Usually it is good fun to get all the attention… guys staring at you while you are driving giving you thumbs up, waving, calling others, pointing at you…but it can get too much…

…in Addis Ababa in the workshop: I want to undo wheel nuts together with a local workshop guy. Another guy comes: no no, this is too dangerous for you! But then they both try to get the drum off without releasing the brakes… no comment…

…I have installed the new fridge for the truck. I have one question to a local guy who deals with fridges. He doesn’t understand how I was able to install the fridge without loosing all the gas. I start talking about valves… he stares at me, asks me if I am happy with what I have done and just runs away. Later I find out that he couldn’t believe that I even know about the existence of valves…

…The truck doesn’t start. I need a truck with two batteries to jumpstart me. I try to explain that to some locals. The language barrier in Ethiopia is a massive problem. I repeat over and over again that I don’t need a normal car, I need 24 Volt to start the truck. The guy looks at me and says: I love you! I F* DON’T LOVE YOU! GET ME F* 24 VOLT BATTERIES TO START MY TRUCK, I AM RUNNING OUT OF TIME!!!

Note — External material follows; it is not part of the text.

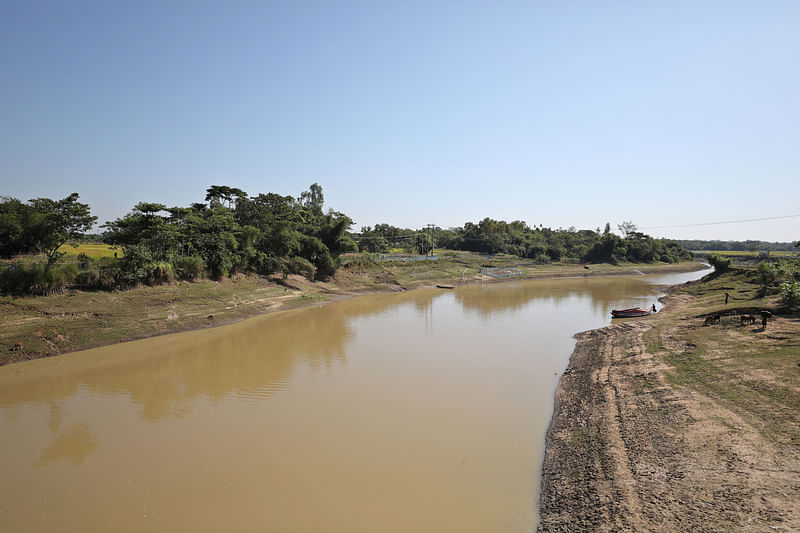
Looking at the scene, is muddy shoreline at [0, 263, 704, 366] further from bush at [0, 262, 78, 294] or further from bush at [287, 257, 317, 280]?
bush at [287, 257, 317, 280]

…two hours later, I am stopping for some shopping in another town. Waiting in the driver’s seat. 25 guys round the truck asking for my name, where I am from and declaring their love to me… my name is Gertie, I am from Timbuktu and my email address is written on the truck:
They all try to remember the address and assure me that they all want to move to Mali (after I have told them that Timbuktu is in Mali as they just don’t have a clue)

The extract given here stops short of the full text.